▶ _LIST OF TASKS_
1/ Reproduce the part of the review of The Factory that opens with the words containing "Last issue’s Quote" and closes with "for me today.".
2/ How does the review of The Factory go on after its last sentence? Write the next part.

▶ _SOURCE_
————————

The Factory
Pleasance Courtyard, Edinburgh
August, 2008

Last issue’s Quote of the Fortnight came from a prodigious blog entry in which Chris Goode mused on theatremakers’ relationship(s) with the audience, and in particular the difference between “the audience” as a general, hypothetical entity considered during the making of a theatre piece and any actual audience encountered during a specific performance. As usual with the issue which appears at this time of year, I write this column from amidst the Edinburgh Festivals, and by chance, audience relationships have been a major theme for me today.

I may have recounted before how I once watched director Mike Bradwell teach a lesson to a young company whose show involved haranguing the audience. When a supposedly thuggish character yelled at Mike, with many profanities, to move somewhere else, Mike quietly, politely but firmly said, “No.” As matters continued and a second “hooligan” entered the argument, Mike gave them a way out: “Say ‘please’.” To do so would, of course, compel them to break character, and in the end they had to do just that. This wasn’t an ostentatious, public display of nuisance-making; I doubt that even half a dozen of us saw what was going on. But Mike’s point was that, if you make a piece of live performance that involves the audience being denied a role as passive consumers but still expected to respond passively to commands like that, you have unilaterally rewritten the theatrical compact for that event and you need to take into account the possibility that some might not choose to accept those new conditions. You need coping strategies.

————————

▶ _STORED ROWS_
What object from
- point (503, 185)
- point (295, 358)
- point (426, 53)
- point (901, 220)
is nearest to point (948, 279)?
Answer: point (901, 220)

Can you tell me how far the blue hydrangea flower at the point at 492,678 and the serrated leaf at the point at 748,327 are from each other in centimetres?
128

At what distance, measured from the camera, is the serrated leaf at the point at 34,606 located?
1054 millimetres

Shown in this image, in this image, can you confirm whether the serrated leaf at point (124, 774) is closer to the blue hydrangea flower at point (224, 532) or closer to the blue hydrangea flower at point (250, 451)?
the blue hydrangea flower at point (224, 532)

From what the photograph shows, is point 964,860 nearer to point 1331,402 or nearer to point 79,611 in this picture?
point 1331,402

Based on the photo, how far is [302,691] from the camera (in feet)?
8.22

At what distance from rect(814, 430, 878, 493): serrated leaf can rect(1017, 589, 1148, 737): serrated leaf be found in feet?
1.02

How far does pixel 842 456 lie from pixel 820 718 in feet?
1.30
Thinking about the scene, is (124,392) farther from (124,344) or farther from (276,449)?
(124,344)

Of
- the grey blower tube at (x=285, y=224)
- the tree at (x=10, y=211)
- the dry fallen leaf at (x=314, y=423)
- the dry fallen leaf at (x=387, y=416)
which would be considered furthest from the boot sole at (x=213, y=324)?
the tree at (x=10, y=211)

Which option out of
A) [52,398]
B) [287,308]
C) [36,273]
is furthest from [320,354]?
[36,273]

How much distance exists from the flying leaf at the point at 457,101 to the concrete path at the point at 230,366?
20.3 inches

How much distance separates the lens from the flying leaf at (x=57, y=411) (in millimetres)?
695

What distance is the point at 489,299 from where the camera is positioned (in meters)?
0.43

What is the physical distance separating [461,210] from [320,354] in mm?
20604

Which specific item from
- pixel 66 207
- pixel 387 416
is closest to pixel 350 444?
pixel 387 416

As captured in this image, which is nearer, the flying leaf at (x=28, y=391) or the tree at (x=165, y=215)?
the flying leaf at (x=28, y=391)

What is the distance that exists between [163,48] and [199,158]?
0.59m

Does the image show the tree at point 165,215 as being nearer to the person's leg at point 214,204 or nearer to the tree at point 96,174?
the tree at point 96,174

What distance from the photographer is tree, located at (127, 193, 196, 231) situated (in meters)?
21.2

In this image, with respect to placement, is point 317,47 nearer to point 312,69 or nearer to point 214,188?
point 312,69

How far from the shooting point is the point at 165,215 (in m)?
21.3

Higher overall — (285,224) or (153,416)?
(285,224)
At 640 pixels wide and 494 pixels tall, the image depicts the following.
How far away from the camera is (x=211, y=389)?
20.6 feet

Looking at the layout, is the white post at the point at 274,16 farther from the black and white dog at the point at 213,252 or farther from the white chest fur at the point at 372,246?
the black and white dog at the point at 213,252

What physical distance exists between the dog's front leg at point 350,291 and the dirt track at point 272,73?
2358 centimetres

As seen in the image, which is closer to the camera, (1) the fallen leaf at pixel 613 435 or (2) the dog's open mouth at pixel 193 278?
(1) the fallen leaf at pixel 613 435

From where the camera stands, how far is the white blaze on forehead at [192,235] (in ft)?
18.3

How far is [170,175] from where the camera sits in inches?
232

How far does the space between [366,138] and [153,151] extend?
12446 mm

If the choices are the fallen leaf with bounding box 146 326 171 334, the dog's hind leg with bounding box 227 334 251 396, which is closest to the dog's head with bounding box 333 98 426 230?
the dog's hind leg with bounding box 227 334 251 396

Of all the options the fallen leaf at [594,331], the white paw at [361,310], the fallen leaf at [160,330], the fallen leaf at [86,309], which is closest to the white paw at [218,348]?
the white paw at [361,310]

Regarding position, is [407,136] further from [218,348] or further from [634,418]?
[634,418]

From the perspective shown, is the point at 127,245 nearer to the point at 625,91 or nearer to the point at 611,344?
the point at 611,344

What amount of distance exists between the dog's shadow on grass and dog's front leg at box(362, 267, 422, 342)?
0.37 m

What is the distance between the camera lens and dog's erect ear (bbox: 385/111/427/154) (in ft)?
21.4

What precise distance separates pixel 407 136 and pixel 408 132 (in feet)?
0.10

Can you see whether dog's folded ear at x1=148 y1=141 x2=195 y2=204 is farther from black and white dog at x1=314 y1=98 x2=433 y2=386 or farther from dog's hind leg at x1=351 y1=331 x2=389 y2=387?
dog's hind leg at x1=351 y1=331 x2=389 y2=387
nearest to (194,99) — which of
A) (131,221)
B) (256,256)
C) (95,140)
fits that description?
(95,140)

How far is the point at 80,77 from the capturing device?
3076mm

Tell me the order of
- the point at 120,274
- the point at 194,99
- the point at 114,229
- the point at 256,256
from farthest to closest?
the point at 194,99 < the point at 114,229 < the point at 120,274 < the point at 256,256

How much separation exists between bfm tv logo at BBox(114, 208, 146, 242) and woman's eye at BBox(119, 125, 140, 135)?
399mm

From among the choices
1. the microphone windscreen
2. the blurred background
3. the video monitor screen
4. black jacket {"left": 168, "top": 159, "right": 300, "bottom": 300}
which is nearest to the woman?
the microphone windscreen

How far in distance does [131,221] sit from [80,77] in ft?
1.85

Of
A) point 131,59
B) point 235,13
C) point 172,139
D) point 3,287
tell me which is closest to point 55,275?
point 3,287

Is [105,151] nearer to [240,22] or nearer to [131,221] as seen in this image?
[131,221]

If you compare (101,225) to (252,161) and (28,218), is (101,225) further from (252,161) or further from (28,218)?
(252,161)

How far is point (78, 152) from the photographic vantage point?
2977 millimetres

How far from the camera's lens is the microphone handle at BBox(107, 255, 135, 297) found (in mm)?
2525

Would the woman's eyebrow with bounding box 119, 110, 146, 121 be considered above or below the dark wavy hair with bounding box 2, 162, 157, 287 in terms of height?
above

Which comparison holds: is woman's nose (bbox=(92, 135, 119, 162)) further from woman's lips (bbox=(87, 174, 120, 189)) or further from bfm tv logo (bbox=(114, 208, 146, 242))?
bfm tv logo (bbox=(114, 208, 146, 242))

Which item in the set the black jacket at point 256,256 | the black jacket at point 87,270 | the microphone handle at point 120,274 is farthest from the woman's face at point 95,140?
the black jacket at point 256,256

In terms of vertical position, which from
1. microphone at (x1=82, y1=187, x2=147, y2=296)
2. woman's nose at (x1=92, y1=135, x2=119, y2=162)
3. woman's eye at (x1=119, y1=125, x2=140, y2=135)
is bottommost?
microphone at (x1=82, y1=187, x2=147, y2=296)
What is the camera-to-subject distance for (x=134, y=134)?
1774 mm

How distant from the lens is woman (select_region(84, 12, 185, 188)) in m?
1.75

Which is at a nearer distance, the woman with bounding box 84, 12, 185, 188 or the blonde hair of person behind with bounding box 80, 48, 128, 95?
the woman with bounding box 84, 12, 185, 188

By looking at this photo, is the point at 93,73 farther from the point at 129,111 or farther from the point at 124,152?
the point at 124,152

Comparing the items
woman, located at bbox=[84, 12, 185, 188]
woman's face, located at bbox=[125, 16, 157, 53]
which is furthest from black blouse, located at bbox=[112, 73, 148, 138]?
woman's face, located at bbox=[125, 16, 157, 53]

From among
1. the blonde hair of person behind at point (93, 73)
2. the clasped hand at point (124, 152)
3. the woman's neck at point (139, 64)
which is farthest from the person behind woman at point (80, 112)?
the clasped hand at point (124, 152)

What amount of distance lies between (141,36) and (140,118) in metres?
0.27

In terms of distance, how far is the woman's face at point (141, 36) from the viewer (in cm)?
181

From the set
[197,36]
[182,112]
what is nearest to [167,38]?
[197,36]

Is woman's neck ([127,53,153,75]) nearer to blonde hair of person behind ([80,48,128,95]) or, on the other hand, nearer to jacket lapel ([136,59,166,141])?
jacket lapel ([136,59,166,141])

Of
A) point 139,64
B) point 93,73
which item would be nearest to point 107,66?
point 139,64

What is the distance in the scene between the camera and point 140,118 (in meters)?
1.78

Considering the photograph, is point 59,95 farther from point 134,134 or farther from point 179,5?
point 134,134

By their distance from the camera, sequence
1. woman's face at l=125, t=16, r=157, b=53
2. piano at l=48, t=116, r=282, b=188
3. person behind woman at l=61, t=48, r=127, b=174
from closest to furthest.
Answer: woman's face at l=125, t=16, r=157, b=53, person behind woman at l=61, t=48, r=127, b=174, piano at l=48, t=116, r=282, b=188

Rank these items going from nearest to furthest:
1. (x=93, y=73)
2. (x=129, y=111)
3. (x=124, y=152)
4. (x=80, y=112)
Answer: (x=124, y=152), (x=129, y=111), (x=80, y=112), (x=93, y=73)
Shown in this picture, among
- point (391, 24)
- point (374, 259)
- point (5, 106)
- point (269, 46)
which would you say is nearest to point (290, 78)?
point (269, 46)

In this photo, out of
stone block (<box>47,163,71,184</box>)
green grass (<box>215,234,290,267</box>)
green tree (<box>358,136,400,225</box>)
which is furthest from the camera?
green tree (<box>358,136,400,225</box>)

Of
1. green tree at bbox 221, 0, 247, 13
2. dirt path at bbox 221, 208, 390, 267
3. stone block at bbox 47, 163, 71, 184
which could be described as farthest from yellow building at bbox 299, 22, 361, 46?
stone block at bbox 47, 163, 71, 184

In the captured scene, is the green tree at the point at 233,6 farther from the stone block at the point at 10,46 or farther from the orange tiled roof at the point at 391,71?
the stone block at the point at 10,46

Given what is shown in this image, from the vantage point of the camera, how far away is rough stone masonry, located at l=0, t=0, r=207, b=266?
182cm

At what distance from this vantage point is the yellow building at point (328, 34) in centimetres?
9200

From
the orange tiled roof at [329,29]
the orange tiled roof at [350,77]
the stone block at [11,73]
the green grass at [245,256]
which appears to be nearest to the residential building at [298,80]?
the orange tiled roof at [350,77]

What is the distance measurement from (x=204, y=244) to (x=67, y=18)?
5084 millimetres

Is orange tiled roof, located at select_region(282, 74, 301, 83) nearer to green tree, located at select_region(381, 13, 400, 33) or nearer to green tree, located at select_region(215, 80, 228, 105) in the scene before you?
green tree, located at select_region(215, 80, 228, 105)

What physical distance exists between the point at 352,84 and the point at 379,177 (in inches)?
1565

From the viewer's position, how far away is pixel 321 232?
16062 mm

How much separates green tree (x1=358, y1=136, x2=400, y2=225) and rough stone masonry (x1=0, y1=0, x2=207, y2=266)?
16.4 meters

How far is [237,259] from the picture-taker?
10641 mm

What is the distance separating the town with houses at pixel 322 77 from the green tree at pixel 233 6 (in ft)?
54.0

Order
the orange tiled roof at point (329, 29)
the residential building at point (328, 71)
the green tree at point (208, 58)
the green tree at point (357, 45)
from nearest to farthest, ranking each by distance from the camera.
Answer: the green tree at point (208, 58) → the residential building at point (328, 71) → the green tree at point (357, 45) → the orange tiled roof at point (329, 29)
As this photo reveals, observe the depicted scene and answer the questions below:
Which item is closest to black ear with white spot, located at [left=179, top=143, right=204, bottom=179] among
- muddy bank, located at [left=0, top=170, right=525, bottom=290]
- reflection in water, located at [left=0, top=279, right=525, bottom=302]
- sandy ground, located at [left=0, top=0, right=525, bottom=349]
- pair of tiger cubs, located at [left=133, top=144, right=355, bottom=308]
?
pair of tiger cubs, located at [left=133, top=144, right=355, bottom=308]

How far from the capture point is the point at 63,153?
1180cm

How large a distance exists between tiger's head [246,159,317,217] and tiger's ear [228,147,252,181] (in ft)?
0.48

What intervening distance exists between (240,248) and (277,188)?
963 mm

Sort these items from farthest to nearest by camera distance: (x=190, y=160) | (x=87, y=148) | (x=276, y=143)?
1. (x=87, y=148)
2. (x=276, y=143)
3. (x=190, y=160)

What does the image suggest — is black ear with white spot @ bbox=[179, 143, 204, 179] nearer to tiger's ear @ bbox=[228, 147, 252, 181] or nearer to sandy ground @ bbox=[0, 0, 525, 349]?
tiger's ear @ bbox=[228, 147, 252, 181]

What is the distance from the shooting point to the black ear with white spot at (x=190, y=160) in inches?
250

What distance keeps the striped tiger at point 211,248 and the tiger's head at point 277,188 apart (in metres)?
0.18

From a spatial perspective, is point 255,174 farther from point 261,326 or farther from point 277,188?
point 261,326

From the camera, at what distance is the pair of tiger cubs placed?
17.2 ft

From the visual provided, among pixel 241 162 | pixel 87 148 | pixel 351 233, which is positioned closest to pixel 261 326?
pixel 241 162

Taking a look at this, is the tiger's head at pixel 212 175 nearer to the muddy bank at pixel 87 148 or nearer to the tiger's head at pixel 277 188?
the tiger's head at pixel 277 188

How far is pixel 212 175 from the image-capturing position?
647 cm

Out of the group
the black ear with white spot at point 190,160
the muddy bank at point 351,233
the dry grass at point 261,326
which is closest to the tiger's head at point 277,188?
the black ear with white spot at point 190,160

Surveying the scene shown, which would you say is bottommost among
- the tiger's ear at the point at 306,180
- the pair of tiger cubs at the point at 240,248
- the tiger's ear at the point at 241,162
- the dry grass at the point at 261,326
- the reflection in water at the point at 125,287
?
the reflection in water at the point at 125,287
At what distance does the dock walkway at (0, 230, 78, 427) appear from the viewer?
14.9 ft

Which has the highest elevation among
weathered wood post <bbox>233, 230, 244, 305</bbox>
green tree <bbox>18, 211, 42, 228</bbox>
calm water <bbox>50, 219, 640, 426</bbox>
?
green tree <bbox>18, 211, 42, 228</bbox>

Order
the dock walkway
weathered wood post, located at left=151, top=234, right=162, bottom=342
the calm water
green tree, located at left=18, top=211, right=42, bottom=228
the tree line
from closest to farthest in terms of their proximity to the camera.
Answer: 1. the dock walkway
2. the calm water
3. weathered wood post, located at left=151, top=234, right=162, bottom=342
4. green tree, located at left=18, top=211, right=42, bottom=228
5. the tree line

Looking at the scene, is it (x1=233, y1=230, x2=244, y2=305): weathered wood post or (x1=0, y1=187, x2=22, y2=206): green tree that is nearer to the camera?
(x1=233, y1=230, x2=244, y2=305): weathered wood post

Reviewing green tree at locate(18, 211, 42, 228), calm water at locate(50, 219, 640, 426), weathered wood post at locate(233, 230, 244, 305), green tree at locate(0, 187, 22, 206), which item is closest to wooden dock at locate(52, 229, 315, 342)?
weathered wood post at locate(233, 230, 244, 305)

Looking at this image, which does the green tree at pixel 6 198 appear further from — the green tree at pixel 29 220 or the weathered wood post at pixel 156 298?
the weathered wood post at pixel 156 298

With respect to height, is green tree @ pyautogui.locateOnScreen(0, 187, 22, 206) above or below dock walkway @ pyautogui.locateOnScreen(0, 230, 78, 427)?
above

————————

▶ _ANSWERS FOR THIS EXERCISE_
1/
Last issue’s Quote of the Fortnight came from a prodigious blog entry in which Chris Goode mused on theatremakers’ relationship(s) with the audience, and in particular the difference between “the audience” as a general, hypothetical entity considered during the making of a theatre piece and any actual audience encountered during a specific performance. As usual with the issue which appears at this time of year, I write this column from amidst the Edinburgh Festivals, and by chance, audience relationships have been a major theme for me today.

2/
As it happens, today I encountered almost exactly the same situation. Badac Theatre’s The Factory has been receiving warm reviews as a direct, harrowing evocation of the Holocaust, and in particular the industrial manner in which victims were processed at Auschwitz-Birkenau. It is a promenade piece which involves the audience being herded into a number of different spaces as they progress, with performers, to the gas chamber. The herding is done loudly, aggressively and abusively. Abuse need not, of course, be physical: as the troop compliment in Guantánamo could confirm, aural and/or verbal treatment can be quite forcefully abusive on its own. So, to be clear, these actors were not pretending to bellow at us: they were bellowing at us. They were not pretending to deafen us by prolonged metal-beating sessions in a confined, stone-walled space: to be sure, this was a symbol of physical beatings given, but the reality is that they were deafening us. Overall, they were not pretending, as the Sonderkommando in Auschwitz, to bully us: they, as actors, were bullying us.

So, around halfway through the hour-long piece, after three previous instances of “You! Fucking move!”, and in a position where only a handful of the audience might be even minimally disrupted, I did a Bradwell. I quietly but firmly said, “No” every time I was bellowed at to move, and then modified it to “Say ‘please’.” The performer simply kept bellowing “Move!” or “Fucking move!” around a dozen times, then moved on to the doorway into the next chamber, hung around for 30 seconds or so and left me there. No coping strategy at all. The show had broken down, for me at least, so I left.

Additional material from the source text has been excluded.